A Two-Day Yom Kippur by Yonatan Glicksman


This week’s Parashah, Parashat Emor, contains the source for Yom Kippur. The Pasuk commands “VeInitem Et Nafshotechem BeTish’ah LaChodesh BaErev,” “You shall afflict your souls, in the ninth day of the month in the evening” (VaYikra 23:32). However, this Pasuk seems somewhat strange: if the Jewish day begins at night, why does the Pasuk not read “In the tenth day of the month in the evening,” if Yom Kippur begins on the night of the tenth of Tishrei, and not the ninth?

In order to deal with this issue, we first need to analyze the Gemara in Berachot (8b). The Gemara states that one who eats on Erev Yom Kippur is like the one who fasts of Yom Kippur itself. Why should eating on Erev Yom Kippur be equal to fasting on Yom Kippur? The Noam Elimelech suggests that on Erev Yom Kippur, when we are about to enter the holiest and most serious day of the year, the stress and anticipation makes it extremely difficult for us to bring ourselves to eat, and is almost as much of a struggle as fasting on Yom Kippur. Nonetheless, we are commanded to eat on that day, and thus must find a way to bring ourselves to eat.
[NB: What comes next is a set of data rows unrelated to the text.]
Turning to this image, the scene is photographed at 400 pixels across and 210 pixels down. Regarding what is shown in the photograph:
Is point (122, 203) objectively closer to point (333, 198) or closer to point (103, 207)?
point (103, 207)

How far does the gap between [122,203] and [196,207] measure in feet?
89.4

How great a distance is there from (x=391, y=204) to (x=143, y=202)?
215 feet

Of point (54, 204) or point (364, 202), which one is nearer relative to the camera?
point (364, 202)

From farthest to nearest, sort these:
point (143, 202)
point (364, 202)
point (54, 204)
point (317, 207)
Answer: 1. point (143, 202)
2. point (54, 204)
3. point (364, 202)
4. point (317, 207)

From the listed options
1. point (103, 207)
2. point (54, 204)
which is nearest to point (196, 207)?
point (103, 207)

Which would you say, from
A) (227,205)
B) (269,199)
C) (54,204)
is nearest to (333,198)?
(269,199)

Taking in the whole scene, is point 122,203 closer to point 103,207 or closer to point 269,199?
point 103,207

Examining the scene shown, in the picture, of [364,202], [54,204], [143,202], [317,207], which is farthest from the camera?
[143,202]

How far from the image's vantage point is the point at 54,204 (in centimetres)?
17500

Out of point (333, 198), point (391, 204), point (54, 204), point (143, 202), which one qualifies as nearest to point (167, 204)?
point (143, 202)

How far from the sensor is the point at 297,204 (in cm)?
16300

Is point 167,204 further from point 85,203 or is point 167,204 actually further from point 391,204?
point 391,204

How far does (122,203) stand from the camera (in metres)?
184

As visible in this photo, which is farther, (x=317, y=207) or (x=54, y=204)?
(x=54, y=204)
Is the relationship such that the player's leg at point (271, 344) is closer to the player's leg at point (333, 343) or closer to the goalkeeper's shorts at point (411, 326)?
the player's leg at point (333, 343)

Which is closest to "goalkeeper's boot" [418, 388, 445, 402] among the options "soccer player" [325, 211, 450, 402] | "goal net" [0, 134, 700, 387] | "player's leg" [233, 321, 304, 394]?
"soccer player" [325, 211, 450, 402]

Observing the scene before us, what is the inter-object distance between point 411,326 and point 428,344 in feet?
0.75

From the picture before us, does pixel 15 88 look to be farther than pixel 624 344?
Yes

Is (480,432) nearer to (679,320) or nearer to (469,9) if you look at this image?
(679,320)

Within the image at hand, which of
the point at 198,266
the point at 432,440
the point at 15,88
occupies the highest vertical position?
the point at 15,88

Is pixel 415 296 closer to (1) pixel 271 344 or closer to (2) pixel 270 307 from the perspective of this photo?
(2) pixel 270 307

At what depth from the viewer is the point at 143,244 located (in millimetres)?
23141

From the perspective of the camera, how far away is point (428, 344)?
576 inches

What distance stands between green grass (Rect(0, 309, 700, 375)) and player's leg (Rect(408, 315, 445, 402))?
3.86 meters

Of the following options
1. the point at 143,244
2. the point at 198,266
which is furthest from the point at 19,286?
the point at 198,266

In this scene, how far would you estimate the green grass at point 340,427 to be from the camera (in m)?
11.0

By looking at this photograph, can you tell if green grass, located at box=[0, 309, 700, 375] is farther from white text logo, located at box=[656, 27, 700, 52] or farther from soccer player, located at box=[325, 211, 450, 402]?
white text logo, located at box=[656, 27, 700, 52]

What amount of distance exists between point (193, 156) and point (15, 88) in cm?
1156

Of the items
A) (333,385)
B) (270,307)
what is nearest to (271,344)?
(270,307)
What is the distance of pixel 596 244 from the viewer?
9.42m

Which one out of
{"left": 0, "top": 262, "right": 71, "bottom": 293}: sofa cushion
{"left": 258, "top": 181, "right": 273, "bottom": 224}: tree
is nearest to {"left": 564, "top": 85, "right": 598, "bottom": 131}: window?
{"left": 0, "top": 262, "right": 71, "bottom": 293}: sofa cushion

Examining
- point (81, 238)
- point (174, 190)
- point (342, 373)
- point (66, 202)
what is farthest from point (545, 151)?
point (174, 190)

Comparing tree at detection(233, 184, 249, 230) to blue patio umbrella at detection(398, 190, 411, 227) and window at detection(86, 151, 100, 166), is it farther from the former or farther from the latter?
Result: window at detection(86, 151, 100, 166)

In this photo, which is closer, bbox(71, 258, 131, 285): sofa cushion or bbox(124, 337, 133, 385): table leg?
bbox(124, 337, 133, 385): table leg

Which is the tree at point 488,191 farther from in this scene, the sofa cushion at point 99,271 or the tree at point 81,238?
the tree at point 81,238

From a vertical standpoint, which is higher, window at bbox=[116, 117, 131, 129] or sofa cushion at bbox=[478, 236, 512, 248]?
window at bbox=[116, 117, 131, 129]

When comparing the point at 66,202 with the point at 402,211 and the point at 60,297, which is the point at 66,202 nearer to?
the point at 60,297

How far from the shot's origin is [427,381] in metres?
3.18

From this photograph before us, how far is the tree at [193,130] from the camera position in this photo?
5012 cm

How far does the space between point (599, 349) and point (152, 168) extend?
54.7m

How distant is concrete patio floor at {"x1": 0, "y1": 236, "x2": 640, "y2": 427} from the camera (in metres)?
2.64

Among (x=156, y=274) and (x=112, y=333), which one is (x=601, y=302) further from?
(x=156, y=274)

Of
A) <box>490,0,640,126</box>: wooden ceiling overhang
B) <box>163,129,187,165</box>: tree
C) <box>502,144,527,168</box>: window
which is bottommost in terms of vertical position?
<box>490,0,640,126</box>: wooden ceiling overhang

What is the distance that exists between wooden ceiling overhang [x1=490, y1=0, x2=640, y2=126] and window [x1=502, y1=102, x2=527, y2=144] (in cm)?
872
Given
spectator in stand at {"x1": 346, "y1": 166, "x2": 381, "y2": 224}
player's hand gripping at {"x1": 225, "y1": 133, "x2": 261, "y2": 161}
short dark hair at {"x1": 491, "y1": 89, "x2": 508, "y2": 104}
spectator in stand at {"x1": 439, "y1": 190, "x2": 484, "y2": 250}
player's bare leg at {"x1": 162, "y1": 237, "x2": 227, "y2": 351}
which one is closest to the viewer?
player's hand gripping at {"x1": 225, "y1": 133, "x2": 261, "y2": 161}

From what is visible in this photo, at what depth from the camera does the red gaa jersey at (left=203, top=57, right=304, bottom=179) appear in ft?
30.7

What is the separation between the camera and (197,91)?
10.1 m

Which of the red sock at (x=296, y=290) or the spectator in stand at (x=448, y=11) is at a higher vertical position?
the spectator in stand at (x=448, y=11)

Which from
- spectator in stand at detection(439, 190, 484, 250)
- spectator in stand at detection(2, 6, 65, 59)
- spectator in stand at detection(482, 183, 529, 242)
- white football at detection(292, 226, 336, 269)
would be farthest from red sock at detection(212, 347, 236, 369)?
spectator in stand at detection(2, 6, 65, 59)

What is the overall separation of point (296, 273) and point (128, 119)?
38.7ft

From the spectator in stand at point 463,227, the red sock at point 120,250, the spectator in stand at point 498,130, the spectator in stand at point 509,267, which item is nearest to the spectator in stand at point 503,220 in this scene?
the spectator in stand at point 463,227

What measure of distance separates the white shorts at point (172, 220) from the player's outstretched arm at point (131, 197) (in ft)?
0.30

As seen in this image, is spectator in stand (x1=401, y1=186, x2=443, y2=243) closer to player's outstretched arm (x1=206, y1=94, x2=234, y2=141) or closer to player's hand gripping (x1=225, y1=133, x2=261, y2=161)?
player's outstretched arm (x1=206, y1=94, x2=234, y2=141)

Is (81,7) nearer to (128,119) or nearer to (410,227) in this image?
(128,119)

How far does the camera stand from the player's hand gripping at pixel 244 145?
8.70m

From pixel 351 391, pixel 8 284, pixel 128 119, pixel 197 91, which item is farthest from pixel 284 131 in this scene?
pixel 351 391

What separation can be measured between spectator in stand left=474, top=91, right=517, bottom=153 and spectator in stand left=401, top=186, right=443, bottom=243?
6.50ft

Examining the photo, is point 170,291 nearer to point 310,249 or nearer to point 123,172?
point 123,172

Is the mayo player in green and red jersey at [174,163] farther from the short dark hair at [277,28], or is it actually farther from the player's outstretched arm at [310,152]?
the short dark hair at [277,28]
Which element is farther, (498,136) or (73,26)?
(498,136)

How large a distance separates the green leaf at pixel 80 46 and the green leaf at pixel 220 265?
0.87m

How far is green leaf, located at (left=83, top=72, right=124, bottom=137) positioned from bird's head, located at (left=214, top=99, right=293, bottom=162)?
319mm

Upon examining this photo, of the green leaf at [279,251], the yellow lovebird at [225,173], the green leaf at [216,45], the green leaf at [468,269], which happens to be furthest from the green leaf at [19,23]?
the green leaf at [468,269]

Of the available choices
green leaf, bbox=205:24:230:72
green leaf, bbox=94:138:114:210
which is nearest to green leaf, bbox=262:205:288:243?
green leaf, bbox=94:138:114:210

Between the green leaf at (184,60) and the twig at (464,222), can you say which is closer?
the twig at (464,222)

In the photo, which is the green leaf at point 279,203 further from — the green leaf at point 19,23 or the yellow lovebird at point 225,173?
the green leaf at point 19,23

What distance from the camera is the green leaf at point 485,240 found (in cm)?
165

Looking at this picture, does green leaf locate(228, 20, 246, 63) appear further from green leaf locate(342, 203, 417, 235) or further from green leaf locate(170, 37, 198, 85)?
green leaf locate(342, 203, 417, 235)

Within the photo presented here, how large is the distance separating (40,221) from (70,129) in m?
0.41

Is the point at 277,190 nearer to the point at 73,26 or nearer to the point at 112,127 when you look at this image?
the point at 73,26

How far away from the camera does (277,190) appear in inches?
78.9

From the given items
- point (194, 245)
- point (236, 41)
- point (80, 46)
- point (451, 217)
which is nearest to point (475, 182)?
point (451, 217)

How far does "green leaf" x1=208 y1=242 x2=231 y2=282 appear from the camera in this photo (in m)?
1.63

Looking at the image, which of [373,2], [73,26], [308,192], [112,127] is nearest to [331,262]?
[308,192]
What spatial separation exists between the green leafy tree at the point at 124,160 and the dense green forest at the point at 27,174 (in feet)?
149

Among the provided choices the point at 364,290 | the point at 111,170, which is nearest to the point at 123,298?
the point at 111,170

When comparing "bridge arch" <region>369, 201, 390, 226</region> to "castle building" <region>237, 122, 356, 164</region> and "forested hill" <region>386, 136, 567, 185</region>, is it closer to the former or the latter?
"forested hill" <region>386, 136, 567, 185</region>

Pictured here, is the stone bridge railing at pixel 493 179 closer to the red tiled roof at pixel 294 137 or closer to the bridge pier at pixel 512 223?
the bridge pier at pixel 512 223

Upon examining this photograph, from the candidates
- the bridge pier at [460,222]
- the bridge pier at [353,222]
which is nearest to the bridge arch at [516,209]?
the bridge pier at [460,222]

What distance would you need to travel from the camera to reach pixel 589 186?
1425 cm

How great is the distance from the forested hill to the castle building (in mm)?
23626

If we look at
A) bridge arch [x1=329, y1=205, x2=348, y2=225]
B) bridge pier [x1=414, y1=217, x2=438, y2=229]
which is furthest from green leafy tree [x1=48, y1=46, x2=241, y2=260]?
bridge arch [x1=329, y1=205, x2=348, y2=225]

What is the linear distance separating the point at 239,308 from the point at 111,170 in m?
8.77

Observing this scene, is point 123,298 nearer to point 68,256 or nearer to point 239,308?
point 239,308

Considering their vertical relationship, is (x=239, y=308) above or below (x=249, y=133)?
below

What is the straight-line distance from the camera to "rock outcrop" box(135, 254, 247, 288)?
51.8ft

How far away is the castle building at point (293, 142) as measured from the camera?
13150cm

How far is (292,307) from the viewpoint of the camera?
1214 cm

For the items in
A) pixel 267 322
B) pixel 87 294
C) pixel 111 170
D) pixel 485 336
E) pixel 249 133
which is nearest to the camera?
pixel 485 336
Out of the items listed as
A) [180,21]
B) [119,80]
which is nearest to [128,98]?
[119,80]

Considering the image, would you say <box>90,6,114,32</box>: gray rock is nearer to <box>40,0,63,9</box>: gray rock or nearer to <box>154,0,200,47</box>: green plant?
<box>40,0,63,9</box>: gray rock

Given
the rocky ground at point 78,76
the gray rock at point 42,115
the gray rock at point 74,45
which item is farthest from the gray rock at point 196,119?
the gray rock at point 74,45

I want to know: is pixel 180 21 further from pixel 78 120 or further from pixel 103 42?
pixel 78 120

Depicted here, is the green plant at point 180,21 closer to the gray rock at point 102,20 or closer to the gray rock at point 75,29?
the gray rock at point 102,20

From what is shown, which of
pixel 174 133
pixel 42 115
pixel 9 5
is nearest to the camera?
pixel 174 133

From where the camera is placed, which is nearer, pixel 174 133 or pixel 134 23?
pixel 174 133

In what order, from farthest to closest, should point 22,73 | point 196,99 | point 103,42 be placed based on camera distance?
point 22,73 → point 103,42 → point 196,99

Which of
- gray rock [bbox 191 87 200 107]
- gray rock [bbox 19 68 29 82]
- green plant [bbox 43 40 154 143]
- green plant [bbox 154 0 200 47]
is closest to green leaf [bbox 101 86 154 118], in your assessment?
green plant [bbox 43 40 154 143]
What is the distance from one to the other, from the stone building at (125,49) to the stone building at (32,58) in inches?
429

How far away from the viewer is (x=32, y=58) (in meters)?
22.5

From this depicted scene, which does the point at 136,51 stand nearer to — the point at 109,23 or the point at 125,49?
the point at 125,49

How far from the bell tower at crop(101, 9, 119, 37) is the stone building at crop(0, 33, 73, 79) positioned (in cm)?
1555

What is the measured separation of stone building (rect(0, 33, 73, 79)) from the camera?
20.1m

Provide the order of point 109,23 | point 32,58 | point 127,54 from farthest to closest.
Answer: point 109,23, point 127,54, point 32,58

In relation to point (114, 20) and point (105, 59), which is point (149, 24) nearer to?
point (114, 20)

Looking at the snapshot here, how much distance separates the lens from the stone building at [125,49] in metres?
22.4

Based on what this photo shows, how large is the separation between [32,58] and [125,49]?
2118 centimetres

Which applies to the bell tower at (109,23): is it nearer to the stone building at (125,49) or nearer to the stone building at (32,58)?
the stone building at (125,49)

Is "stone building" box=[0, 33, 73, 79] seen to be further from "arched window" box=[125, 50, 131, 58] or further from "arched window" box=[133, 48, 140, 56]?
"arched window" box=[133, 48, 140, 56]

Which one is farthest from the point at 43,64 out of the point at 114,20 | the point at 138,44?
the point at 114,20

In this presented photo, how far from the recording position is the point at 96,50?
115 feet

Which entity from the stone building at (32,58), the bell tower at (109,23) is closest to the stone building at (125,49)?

The Chachamim rule that Vidui must be recited at Minchah on Erev Yom Kippur. Vidui, a confession of sins, is basically a summary of the entire Yom Kippur service. Why do we start the atonement process before the Day of Atonement begins? The Gerer Rebbe explains that if, according to the Gemara, eating on Erev Yom Kippur is like fasting on Yom Kippur, and eating on Erev Yom Kippur is in fact a struggle worthy of recognition, as explained above, there is no question as to why we say Vidui at Mincha, as Erev Yom Kippur carries great significance as  a quasi-Yom Kippur. Thus, it is fitting that Erev Yom Kippur should be endowed with some of Yom Kippur’s Mitzvot.

With all this in mind, we understand that when the Torah states, “In the ninth day of the month in the evening,” it is not referring to the night of Yom Kippur, but rather to the evening beforehand, when we already begin the process of Teshuvah by overcoming the greatest challenge and forcing ourselves to eat.